Verilen yasaklama kararının akla ve mantığa sığmadığını ifade eden Rugeş, devamla şunları belirtti: “Onlar için bir sebep lazım değil, Kürt olmamız yeterli oluyor. Bugün basında gördük ki bir anne eşarbının renginden dolayı gözaltına alınmak istendi. Bir kıyafet için insanları gözaltına alabiliyorlar. Bu konsept Kürtler için biçilmiş gibi. O yüzden daha çok sanata ve sanatçıya saldırıyorlar. Böyle sistemler, sanattan korkuyor. Çünkü sanatın etkisini biliyorlar. Sanat canlı olduğu için devamlılığı var. Sanat yaşananların unutulmasını engeller. Sanat Kürt toplumunun hafızasıdır. O hafızanın yaşamasını istemiyorlar ve bundan ötürü daha çok sanata saldırıyorlar.”

‘Yolculuğumuz sürecek’

Rugeş, yasakların kendilerini durdurmayacağının altını çizerek, “30 yıldır nasıl bu yolda yürüdüysek bu yolculuğu yine aynı şekilde sürdüreceğiz. Yolumuza ne çıkacağını bilmiyoruz ama Kürtlerin hikayesi sürdüğü sürece biz de bu mücadeleyi sürdüreceğiz. Bu iki hikaye beraber yürüyor, sanat ve sanatçı asla durmaz. Sanat bilinçtir, hafızadır, vicdandır” diye ekledi.

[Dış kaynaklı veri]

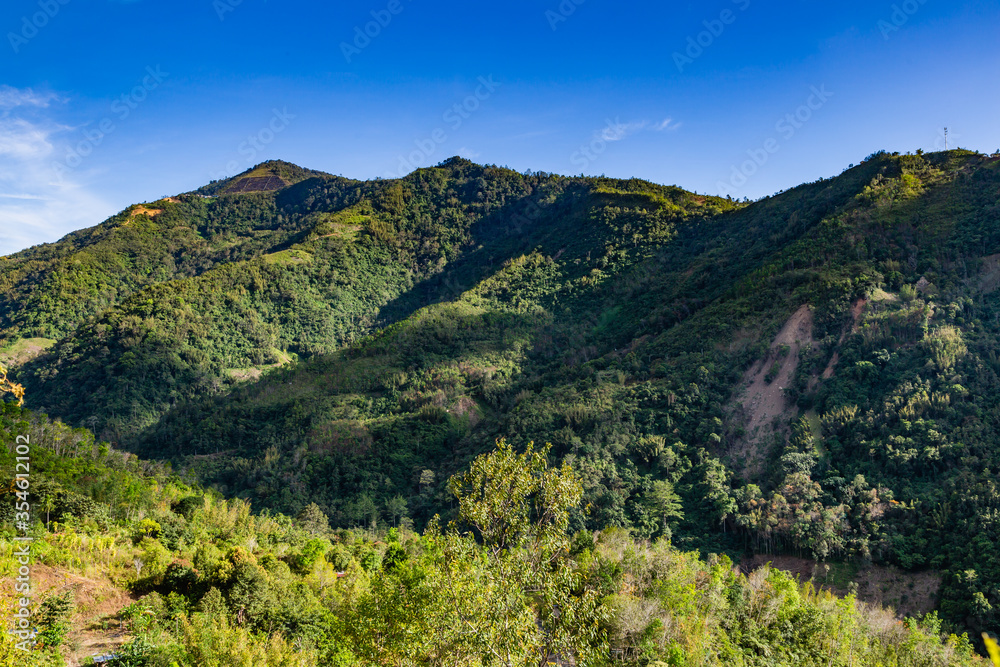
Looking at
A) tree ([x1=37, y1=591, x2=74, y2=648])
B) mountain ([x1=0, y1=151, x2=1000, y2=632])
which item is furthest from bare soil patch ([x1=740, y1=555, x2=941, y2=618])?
tree ([x1=37, y1=591, x2=74, y2=648])

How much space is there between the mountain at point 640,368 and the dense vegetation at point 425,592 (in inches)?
416

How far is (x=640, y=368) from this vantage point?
201 feet

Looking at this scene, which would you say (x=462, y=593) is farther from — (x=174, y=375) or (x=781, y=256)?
(x=174, y=375)

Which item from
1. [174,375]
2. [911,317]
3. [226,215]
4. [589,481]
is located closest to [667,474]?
[589,481]

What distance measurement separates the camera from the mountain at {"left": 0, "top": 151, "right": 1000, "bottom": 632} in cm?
3838

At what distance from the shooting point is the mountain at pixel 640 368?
3838 centimetres

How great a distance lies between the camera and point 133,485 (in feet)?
102

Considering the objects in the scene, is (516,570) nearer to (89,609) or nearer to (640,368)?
(89,609)

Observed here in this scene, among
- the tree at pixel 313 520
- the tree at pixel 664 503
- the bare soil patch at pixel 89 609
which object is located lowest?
the tree at pixel 313 520

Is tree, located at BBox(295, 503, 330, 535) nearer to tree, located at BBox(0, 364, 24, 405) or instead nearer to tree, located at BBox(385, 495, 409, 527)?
tree, located at BBox(385, 495, 409, 527)

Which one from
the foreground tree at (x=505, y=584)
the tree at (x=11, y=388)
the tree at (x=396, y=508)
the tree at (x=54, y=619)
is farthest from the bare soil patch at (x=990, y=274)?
the tree at (x=54, y=619)

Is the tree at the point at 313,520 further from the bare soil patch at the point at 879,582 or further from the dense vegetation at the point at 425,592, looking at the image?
the bare soil patch at the point at 879,582

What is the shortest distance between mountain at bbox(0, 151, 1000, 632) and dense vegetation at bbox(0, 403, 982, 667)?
10573mm

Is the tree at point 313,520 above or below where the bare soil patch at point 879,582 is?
above
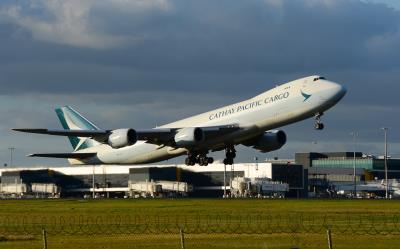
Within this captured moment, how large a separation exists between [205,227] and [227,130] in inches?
859

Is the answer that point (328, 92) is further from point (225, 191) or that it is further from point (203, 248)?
point (225, 191)

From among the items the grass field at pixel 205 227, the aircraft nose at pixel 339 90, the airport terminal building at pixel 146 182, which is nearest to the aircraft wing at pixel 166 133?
the grass field at pixel 205 227

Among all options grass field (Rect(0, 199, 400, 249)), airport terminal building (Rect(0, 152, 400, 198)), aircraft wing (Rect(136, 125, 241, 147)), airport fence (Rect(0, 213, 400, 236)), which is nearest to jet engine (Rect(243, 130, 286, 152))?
grass field (Rect(0, 199, 400, 249))

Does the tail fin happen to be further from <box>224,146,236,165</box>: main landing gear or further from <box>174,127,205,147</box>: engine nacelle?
<box>174,127,205,147</box>: engine nacelle


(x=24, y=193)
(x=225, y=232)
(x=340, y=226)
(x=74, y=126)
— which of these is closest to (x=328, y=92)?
(x=340, y=226)

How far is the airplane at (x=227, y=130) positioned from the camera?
79.7 metres

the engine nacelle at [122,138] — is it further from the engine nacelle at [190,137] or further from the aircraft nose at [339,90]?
the aircraft nose at [339,90]

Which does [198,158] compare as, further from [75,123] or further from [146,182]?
[146,182]

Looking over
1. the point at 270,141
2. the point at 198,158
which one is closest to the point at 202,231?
the point at 198,158

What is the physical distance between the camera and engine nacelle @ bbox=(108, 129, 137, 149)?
281ft

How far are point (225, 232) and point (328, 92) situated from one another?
24815 millimetres

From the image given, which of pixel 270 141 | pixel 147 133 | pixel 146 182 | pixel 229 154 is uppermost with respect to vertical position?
pixel 147 133

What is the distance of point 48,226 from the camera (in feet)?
220

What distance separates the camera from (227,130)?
84500mm
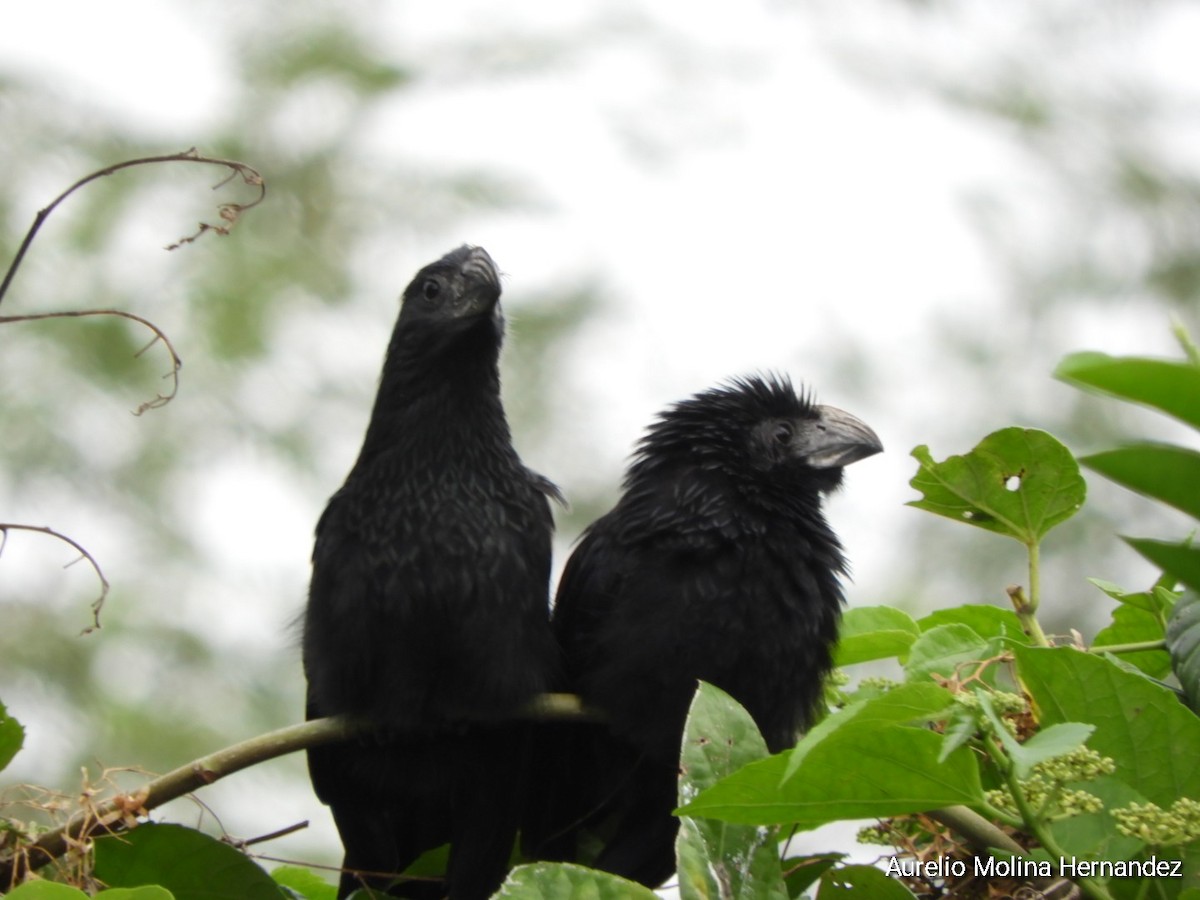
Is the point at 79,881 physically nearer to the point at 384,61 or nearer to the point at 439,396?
the point at 439,396

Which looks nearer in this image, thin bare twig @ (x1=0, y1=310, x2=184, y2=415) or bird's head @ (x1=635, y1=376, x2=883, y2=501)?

‘Şarkı söylediğimiz her yer MKM’dir’

Sanatçı Ruken Yılmaz da “Bir kez daha bu devlet gayri hukuki bir şekilde ezgilerimizi, şarkılarımızı halkla birlikte söylememize izin vermedi. Bizler şuna inanıyoruz ki bizlerin şarkı söylediği her alan MKM’dir. Onlar yasakladıkça biz daha fazla üretmeye, daha fazla şarkılarımızı söylemeye devam edeceğiz. Bu konuda halkımıza daha fazla sahip çıkmaları çağrısında bulunuyoruz” şeklinde konuştu.